All bad acts then are those acts which cannot be easily experienced at the target end.

On this definition let us review our own “bad acts” (or overts). Which ones were bad. Only those that could not be easily experienced by another were bad. Thus which of society’s favorite bad acts are bad? Acts of real violence resulting in pain, unconsciousness, insanity and heavy loss could at this time be considered bad. Well what other acts of yours do you consider “bad”? The things which you have done which you could not easily yourself experience were bad. But the things which you have done which you yourself could have experienced had they been done to you were not bad. That certainly changes one’s view of things!

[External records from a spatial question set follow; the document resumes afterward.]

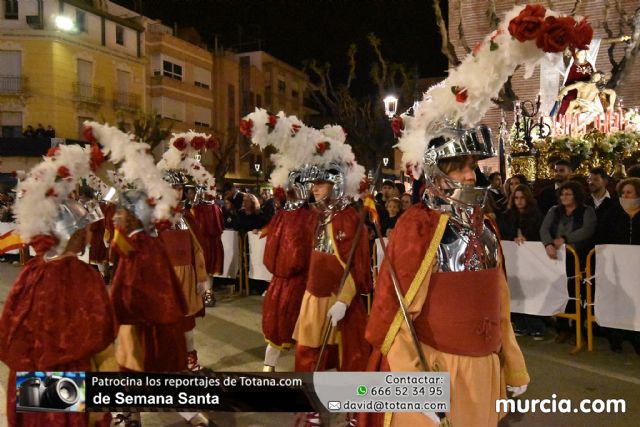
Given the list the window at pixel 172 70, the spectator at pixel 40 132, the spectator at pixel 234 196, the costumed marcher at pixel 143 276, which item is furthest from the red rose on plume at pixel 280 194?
the window at pixel 172 70

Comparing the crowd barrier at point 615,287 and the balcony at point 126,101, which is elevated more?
the balcony at point 126,101

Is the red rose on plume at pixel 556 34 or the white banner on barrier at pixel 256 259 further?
the white banner on barrier at pixel 256 259

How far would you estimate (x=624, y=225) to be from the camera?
20.4 feet

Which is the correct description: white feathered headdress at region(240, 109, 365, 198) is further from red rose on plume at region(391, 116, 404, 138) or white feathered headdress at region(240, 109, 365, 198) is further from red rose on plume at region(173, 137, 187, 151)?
red rose on plume at region(173, 137, 187, 151)

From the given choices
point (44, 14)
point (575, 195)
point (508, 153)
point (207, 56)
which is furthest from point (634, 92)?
point (207, 56)

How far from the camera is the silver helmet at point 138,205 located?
407 cm

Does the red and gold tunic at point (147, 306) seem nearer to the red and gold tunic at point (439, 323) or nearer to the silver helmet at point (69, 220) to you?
the silver helmet at point (69, 220)

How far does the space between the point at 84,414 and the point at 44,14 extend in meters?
32.7

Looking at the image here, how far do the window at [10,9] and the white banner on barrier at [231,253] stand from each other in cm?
2724

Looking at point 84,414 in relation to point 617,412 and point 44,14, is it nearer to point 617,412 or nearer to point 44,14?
point 617,412

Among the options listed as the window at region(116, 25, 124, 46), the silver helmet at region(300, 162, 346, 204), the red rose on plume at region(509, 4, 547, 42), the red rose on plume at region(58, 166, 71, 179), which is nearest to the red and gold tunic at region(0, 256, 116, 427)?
the red rose on plume at region(58, 166, 71, 179)

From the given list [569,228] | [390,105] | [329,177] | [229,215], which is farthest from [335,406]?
[390,105]

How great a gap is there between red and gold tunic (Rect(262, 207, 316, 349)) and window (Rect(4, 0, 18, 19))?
1258 inches

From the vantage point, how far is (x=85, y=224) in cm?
326
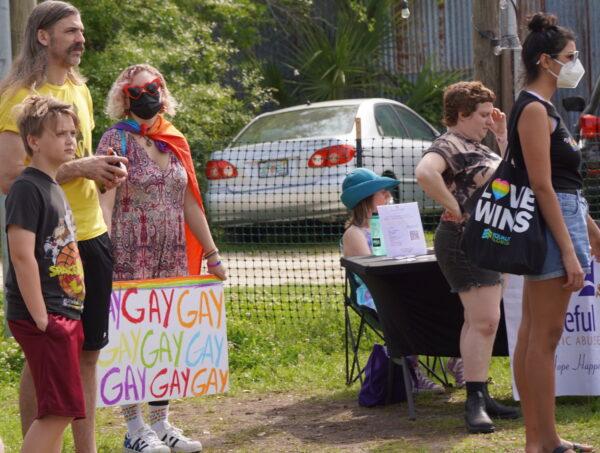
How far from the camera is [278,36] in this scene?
2062 cm

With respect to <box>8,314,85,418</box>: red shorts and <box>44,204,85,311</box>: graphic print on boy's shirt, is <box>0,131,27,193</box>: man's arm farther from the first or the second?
<box>8,314,85,418</box>: red shorts

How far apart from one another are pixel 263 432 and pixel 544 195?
2174mm

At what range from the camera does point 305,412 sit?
259 inches

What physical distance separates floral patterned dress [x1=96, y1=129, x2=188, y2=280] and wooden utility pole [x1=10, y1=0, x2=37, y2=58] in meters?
3.71

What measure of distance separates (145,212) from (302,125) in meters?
7.62

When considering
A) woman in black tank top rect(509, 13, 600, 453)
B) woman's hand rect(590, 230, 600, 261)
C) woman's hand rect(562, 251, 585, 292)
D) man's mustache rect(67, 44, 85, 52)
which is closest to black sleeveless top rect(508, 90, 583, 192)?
woman in black tank top rect(509, 13, 600, 453)

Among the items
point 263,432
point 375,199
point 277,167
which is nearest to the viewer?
point 263,432

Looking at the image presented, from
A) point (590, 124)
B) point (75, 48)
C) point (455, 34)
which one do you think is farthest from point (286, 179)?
point (455, 34)

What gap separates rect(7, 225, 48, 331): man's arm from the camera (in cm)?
423

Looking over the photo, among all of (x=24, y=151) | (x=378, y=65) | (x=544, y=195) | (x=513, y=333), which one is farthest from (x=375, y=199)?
(x=378, y=65)

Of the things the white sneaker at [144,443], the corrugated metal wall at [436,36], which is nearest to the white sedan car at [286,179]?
the white sneaker at [144,443]

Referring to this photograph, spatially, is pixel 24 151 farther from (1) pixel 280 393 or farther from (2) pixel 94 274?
(1) pixel 280 393

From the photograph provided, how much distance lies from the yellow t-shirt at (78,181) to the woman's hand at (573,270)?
189cm

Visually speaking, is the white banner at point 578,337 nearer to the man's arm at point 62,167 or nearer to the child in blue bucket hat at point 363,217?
the child in blue bucket hat at point 363,217
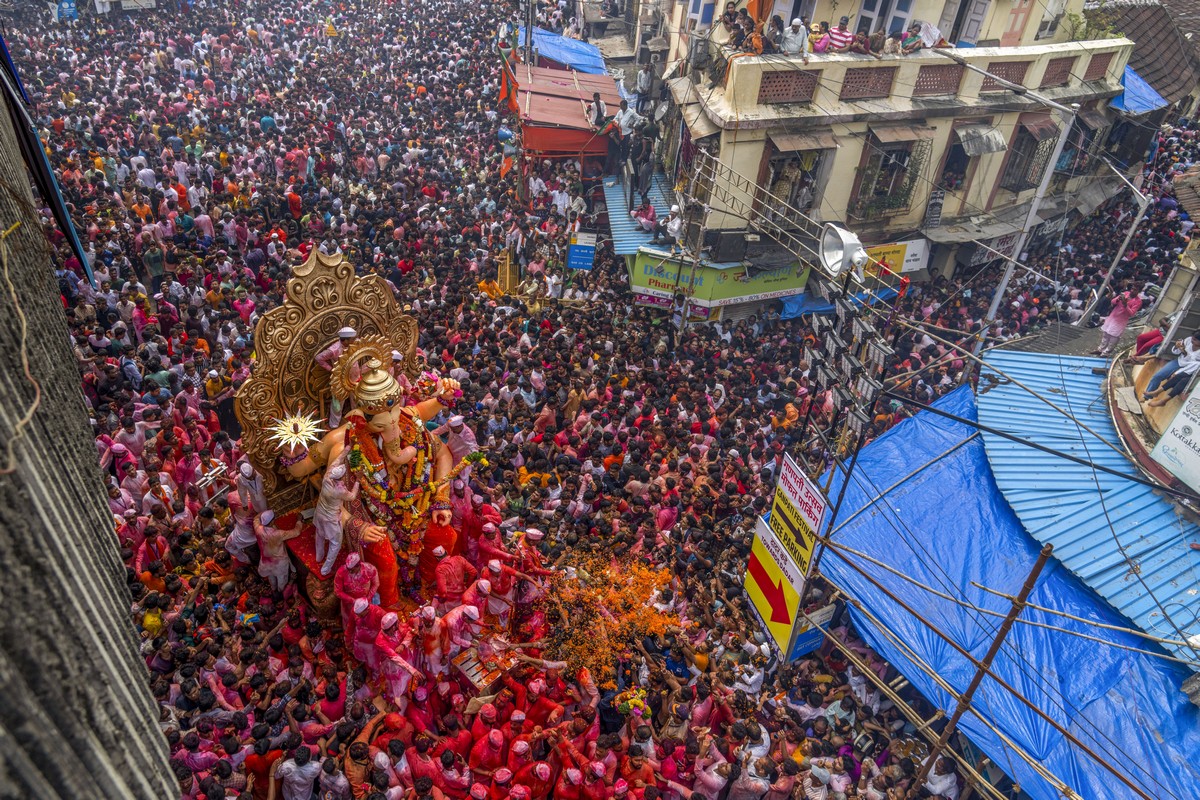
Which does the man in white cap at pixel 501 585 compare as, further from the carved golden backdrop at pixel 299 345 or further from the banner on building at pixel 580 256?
the banner on building at pixel 580 256

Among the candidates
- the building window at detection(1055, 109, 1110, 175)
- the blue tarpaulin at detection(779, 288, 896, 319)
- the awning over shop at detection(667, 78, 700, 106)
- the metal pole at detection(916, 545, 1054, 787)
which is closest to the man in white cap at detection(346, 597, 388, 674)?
the metal pole at detection(916, 545, 1054, 787)

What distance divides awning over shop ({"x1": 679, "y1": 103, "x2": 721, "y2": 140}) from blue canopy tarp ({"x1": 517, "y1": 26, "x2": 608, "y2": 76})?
28.4 ft

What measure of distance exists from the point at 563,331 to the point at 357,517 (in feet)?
20.5

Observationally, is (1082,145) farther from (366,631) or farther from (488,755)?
(366,631)

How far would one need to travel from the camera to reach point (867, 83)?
50.9ft

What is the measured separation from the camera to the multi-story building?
1497 centimetres

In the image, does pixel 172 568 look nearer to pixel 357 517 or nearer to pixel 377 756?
pixel 357 517

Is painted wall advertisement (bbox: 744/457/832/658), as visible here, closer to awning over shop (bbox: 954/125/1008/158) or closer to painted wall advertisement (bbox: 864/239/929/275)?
painted wall advertisement (bbox: 864/239/929/275)

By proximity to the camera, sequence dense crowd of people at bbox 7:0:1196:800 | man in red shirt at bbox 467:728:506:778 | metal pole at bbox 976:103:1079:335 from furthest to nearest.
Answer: metal pole at bbox 976:103:1079:335 < dense crowd of people at bbox 7:0:1196:800 < man in red shirt at bbox 467:728:506:778

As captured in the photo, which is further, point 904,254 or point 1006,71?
point 904,254

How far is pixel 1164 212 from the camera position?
19.8 meters

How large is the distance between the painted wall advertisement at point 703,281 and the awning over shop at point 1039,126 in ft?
19.5

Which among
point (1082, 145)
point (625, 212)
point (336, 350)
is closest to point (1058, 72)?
point (1082, 145)

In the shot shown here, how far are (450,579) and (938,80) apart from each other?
46.4ft
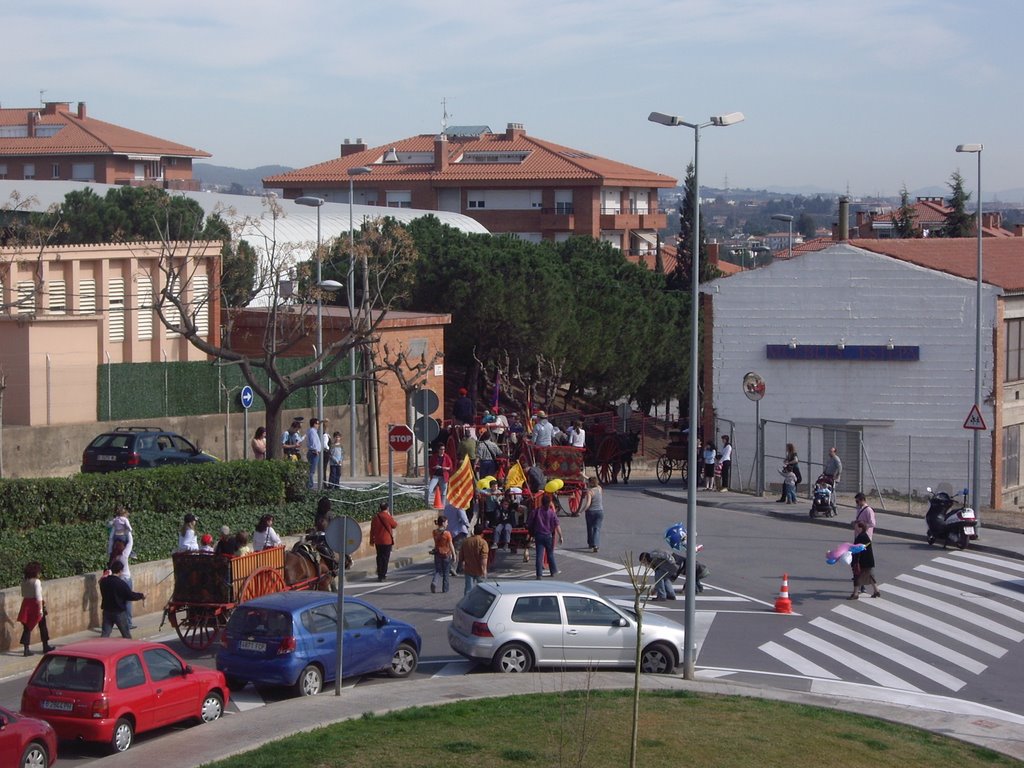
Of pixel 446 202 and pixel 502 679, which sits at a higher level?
pixel 446 202

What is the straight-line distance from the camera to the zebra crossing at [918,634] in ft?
57.8

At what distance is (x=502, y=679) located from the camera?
53.4ft

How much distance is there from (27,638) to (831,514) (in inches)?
741

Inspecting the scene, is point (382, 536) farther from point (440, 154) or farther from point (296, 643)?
point (440, 154)

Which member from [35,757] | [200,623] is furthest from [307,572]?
[35,757]

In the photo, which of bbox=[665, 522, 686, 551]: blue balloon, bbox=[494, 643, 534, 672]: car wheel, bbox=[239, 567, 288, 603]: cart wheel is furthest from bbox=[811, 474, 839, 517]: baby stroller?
bbox=[239, 567, 288, 603]: cart wheel

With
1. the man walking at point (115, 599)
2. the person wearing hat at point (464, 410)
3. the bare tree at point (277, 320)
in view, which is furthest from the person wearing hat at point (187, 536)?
the person wearing hat at point (464, 410)

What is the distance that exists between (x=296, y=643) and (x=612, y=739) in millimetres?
4369

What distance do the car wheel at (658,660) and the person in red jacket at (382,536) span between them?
637cm

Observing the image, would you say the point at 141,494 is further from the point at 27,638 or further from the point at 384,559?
the point at 27,638

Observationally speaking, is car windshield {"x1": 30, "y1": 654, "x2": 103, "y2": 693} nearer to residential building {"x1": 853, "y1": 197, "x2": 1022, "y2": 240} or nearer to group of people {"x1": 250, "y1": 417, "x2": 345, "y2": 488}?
group of people {"x1": 250, "y1": 417, "x2": 345, "y2": 488}

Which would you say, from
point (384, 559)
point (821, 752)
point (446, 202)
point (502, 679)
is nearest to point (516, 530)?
point (384, 559)

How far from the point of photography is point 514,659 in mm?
16750

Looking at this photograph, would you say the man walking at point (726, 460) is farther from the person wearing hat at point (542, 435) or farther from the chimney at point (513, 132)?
the chimney at point (513, 132)
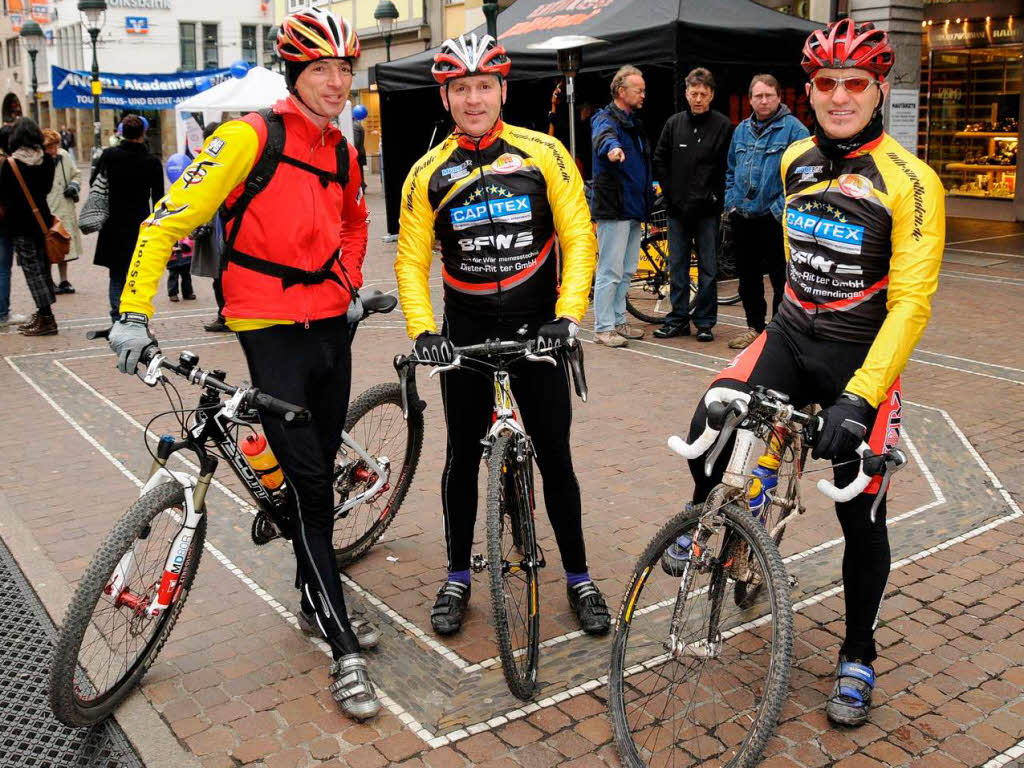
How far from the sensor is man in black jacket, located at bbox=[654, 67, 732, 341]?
9414mm

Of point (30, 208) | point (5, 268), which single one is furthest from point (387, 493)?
point (5, 268)

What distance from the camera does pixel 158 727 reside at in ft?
12.0

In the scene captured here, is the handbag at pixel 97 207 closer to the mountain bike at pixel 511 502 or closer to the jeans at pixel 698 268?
the jeans at pixel 698 268

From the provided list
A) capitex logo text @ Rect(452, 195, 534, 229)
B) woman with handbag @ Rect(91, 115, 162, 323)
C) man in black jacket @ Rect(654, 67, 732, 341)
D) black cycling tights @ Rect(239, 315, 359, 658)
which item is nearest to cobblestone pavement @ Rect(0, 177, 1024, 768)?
black cycling tights @ Rect(239, 315, 359, 658)

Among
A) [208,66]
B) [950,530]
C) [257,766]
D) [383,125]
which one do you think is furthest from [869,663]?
[208,66]

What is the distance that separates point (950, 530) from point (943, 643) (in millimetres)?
1236

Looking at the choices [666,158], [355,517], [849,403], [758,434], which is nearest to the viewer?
[849,403]

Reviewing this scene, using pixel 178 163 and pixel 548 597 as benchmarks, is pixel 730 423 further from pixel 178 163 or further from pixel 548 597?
pixel 178 163

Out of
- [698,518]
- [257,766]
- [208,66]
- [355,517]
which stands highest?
[208,66]

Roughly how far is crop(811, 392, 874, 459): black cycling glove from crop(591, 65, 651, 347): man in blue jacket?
6300 mm

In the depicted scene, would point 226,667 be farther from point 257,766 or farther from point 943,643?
point 943,643

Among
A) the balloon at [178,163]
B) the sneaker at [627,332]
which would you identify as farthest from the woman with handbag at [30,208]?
the sneaker at [627,332]

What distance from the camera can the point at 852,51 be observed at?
3.45m

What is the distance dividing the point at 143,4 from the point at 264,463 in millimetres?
59733
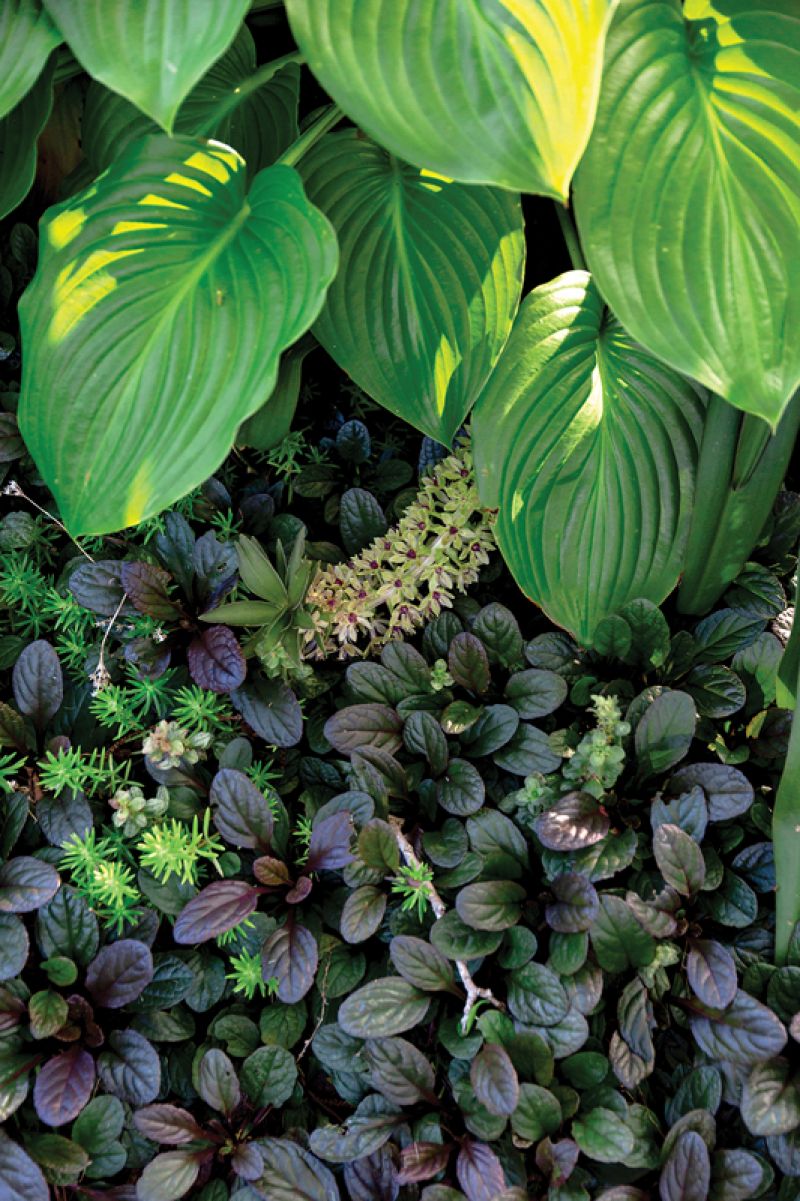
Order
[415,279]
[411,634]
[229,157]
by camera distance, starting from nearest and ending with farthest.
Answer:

Only processing can bring a person to a point where he or she could experience anything without enduring consequence. So it is no wonder that philosophy of yesteryear was stopped on “happiness” as a subject.

But all processes from the beginning of Dianetics and Scientology until now which improved the ability to confront (or experience) were gaining toward the goal. All processes that eradicated experience only were poor processes. The early drop in gains in processing (1950) came about because people dramatized an eradication of all badness. The auditors were unwilling to let the pcs experience anything, the pcs sought to get rid of things without experiencing things.

There is no need to lead a violent life just to prove one can experience. The idea is not to prove one can experience but to regain the ability to experience which is only done in processing.

Thus today we have two golden rules for happiness:

l. Be able to experience anything; and

2. Cause only those things which others are able to experience easily.

Your reaction to these tells you how far you have yet to go in processing. And that is the first time we knew that.

And if we achieve these two golden rules, we Scientologists would be the happiest and most successful people in this universe for who could rule any of us with evil?

Of course these are the characteristics of gods — But who said we were trying to make anything else?